De nombreux générateurs de texte en image sont dérivés d’une manière ou d’une autre de la base de données LAION, même s’il n’est pas toujours clair lesquels. OpenAI, créateur de DALL-E et ChatGPT, a déclaré qu’il n’utilisait pas LAION et avait affiné ses modèles pour refuser les demandes de contenu sexuel impliquant des mineurs.
Google a construit son modèle Imagen de texte-image sur la base d’un ensemble de données LAION, mais a décidé de ne pas le rendre public en 2022 après qu’un audit de la base de données « a révélé un large éventail de contenus inappropriés, notamment des images pornographiques, des insultes racistes et des stéréotypes sociaux nuisibles ».
Loi sur la protection de la vie privée en ligne des enfants
Essayer de nettoyer les données de manière rétroactive est difficile, c’est pourquoi l’Observatoire Internet de Stanford appelle à des mesures plus drastiques.
L’une d’entre elles s’adresse à tous ceux qui ont construit des modules d’entraînement à partir de LAION‐5B – du nom des plus de 5 milliards de paires image-texte qu’il contient – de « les supprimer ou de travailler avec des intermédiaires pour nettoyer le matériel ».
Une autre solution consiste à faire disparaître efficacement une ancienne version de Stable Diffusion de tous les recoins d’Internet, sauf les plus sombres.
« Les plateformes légitimes peuvent cesser d’en proposer des versions en téléchargement », en particulier si elles sont fréquemment utilisées pour générer des images abusives et ne disposent d’aucune garantie pour les bloquer, a déclaré Thiel.
À titre d’exemple, Thiel a cité CivitAI, une plateforme privilégiée par les personnes créant de la pornographie générée par l’IA, mais qui, selon lui, manque de mesures de sécurité pour la comparer à la création d’images d’enfants.
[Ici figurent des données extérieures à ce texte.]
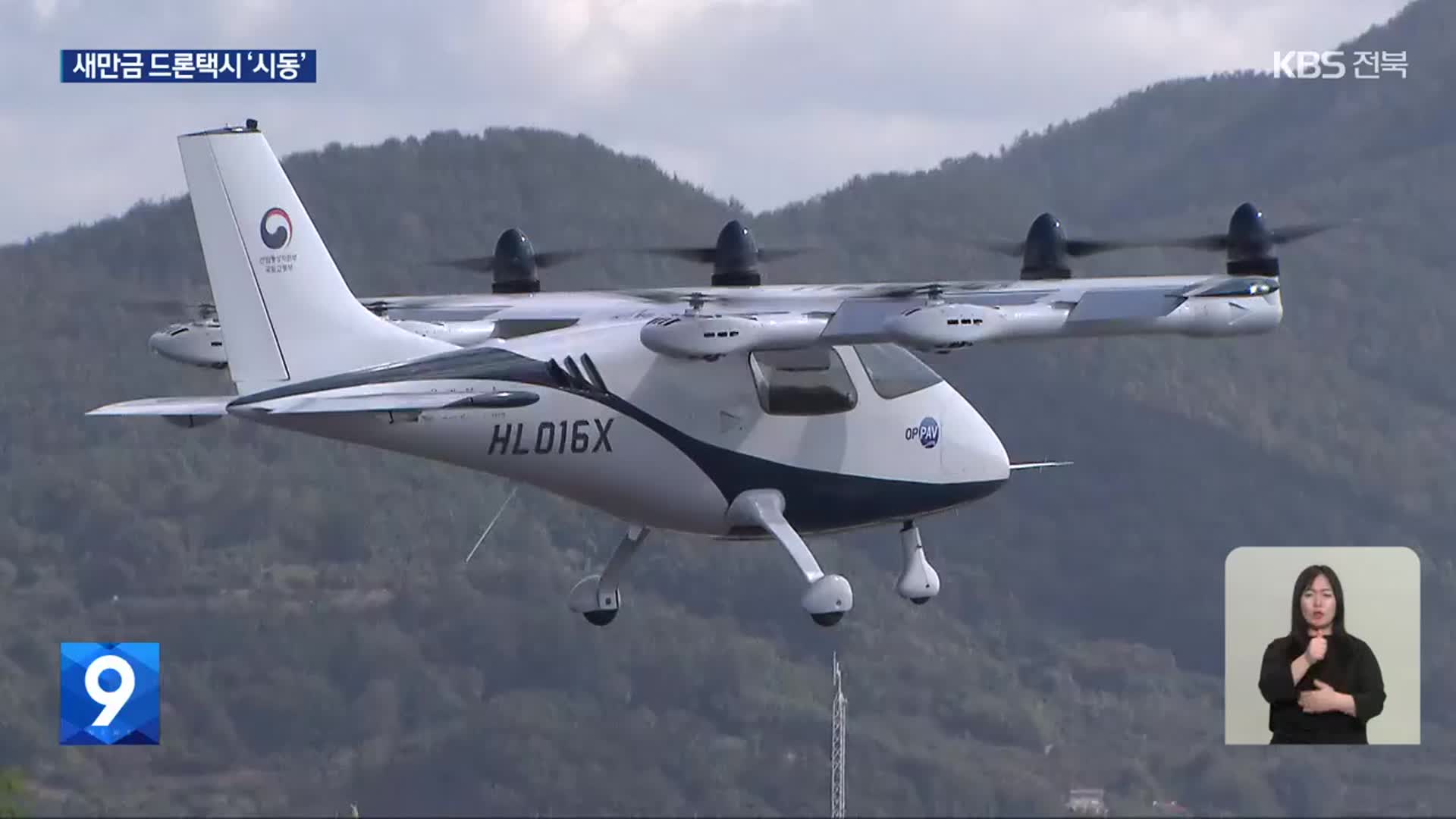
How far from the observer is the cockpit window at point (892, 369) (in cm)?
3039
Le rapport appelle également la société d’IA Hugging Face, qui distribue les données de formation des modèles, à mettre en œuvre de meilleures méthodes pour signaler et supprimer les liens vers du matériel abusif.
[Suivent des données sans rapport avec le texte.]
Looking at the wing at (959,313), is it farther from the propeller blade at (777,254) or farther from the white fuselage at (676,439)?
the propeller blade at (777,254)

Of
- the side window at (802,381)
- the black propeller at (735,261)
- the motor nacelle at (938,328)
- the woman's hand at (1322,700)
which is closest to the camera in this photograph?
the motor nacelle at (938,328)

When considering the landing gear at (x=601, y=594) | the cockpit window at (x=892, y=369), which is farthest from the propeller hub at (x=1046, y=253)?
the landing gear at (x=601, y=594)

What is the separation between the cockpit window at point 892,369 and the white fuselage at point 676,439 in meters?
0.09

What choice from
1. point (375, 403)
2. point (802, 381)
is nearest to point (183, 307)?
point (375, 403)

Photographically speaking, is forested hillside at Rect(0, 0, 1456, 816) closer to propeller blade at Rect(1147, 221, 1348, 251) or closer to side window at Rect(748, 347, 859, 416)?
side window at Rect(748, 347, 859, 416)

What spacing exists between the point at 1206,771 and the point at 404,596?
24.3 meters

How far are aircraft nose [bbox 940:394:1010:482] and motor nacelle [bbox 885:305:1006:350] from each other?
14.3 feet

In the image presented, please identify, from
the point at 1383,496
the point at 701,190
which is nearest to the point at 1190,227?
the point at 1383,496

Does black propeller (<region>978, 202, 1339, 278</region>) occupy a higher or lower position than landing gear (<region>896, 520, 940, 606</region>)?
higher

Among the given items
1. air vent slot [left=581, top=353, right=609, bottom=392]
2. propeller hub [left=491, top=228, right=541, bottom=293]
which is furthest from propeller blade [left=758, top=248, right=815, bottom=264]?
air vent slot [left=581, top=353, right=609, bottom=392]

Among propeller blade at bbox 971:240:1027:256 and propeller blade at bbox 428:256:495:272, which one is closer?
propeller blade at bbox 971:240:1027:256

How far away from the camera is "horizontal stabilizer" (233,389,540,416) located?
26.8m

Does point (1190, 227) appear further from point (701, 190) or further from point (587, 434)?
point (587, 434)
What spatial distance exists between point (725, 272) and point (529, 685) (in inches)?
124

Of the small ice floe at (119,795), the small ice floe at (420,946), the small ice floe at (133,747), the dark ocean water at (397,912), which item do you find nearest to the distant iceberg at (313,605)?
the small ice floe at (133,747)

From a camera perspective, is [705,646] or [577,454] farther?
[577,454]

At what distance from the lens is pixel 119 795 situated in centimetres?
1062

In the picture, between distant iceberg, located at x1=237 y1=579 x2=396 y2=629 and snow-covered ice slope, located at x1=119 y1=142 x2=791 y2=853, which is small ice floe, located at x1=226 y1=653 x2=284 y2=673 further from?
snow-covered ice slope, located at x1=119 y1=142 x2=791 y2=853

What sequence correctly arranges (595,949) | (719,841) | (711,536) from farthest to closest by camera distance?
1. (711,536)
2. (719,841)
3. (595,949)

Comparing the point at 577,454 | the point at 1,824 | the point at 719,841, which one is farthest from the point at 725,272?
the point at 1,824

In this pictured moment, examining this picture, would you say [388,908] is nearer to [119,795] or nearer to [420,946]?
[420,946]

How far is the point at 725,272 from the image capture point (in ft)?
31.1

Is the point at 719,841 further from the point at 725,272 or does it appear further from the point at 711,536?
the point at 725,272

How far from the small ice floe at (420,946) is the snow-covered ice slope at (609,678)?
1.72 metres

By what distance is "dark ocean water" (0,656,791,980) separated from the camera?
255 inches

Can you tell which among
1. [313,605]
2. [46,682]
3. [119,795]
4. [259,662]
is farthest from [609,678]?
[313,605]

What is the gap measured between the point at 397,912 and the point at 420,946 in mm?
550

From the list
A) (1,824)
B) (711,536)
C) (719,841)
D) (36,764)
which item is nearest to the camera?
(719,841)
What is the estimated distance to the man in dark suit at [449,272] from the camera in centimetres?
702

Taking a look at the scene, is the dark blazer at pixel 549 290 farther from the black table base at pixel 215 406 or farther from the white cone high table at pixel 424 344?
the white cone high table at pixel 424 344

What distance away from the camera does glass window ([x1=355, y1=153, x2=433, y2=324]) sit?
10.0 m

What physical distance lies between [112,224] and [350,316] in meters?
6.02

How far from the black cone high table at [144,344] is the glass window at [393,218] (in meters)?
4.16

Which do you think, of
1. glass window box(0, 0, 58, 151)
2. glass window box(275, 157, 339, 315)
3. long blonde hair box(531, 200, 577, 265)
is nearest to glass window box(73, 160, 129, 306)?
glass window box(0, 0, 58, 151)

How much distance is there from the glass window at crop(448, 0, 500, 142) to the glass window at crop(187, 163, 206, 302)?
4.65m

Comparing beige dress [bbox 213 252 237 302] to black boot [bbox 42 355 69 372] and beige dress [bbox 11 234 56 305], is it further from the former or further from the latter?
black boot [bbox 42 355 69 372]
Hugging Face a déclaré qu’elle travaillait régulièrement avec les régulateurs et les groupes de protection des enfants pour identifier et supprimer les contenus abusifs. CivitAI n’a pas répondu aux demandes de commentaires soumises sur sa page Web.
Le rapport de Stanford se demande également si des photos d’enfants – même les plus inoffensives – devraient être introduites dans les systèmes d’IA sans le consentement de leur famille en raison des protections prévues par la loi fédérale sur la protection de la vie privée en ligne des enfants.
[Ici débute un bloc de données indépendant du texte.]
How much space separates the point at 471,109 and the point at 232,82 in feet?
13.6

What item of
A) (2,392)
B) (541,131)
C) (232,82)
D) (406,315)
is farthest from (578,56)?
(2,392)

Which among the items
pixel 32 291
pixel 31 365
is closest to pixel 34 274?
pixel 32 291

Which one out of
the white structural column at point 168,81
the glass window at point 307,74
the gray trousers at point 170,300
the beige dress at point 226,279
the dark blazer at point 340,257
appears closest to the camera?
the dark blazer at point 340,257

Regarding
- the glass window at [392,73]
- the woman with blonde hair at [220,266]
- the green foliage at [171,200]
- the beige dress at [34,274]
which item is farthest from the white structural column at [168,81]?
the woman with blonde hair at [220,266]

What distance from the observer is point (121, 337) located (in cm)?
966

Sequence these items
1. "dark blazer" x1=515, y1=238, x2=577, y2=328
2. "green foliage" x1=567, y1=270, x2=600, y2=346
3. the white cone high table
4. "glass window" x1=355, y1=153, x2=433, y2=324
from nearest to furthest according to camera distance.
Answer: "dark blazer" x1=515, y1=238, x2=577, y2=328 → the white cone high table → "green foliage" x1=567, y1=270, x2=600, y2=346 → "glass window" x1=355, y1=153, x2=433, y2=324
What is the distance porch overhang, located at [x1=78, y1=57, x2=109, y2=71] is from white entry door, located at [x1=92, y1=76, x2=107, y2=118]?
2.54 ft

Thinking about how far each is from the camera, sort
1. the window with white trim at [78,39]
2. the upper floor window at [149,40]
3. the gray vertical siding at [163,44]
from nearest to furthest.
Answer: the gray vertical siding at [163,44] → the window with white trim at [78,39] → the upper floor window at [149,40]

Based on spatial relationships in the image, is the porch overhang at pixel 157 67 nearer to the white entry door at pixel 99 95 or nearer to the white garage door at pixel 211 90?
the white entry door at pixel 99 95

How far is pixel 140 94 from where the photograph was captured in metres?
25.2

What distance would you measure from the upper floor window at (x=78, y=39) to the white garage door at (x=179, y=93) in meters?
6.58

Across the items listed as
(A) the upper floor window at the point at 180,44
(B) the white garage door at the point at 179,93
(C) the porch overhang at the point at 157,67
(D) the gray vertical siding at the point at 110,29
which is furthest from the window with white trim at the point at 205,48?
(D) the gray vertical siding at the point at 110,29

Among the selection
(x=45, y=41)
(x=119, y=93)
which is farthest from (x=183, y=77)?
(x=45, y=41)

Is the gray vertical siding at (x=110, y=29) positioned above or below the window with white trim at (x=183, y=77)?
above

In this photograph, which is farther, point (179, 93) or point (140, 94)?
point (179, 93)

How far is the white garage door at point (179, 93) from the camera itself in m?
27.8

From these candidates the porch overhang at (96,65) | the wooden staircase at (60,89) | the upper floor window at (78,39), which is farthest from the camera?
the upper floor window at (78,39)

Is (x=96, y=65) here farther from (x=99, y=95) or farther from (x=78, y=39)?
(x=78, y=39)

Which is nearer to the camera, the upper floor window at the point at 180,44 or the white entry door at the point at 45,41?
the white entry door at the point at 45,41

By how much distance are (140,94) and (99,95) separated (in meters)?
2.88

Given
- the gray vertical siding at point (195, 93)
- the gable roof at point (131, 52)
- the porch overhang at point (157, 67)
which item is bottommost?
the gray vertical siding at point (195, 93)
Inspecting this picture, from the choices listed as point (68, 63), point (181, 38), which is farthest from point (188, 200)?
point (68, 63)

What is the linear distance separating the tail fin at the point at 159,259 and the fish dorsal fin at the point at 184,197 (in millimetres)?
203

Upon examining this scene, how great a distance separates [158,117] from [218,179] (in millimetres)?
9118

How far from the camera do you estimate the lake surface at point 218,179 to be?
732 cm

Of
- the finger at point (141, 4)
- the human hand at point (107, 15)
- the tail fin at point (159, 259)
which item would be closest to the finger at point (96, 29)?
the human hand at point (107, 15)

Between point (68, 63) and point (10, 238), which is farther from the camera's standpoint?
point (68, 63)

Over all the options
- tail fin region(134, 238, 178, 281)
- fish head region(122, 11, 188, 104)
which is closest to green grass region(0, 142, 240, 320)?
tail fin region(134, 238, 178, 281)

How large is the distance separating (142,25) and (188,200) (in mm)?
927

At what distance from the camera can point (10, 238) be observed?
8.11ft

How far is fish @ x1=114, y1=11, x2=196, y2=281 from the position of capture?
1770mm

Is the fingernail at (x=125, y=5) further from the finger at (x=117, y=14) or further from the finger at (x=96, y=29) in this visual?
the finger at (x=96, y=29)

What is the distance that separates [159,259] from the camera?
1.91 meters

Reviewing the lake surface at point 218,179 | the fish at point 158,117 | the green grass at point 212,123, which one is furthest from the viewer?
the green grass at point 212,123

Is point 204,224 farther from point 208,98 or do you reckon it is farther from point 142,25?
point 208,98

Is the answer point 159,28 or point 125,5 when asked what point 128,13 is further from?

Rebecca Portnoff, directrice de la science des données à l’organisation de lutte contre les abus sexuels sur enfants Thorn, a déclaré que son organisation a mené des recherches qui montrent que la prévalence des images générées par l’IA parmi les agresseurs est faible, mais en croissance constante.
Les développeurs peuvent atténuer ces dommages en s’assurant que les ensembles de données qu’ils utilisent pour développer des modèles d’IA sont exempts de tout matériel abusif.
Portnoff a déclaré qu’il existe également des possibilités d’atténuer les utilisations nocives sur toute la ligne une fois que les modèles sont déjà en circulation.
Les entreprises technologiques et les groupes de protection des enfants attribuent actuellement aux vidéos et aux images un « hachage » – des signatures numériques uniques – pour suivre et supprimer les contenus pédopornographiques. Selon Portnoff, le même concept peut être appliqué aux modèles d’IA mal utilisés.
« Cela ne se produit pas actuellement », a-t-elle déclaré. « Mais c’est quelque chose qui, à mon avis, peut et doit être fait ».